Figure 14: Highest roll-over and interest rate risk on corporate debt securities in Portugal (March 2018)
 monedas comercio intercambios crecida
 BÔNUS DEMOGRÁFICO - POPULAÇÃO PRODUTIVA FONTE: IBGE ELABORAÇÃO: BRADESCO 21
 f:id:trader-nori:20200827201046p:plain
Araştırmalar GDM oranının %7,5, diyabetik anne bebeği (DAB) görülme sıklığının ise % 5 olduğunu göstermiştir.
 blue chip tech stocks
::::
When you reach the line that holds "Araştırmalar GDM oranının", please copy it and every line after it through the end of the listing, exactly and with no other lines.

- _Task solution_
Araştırmalar GDM oranının %7,5, diyabetik anne bebeği (DAB) görülme sıklığının ise % 5 olduğunu göstermiştir.
 blue chip tech stocks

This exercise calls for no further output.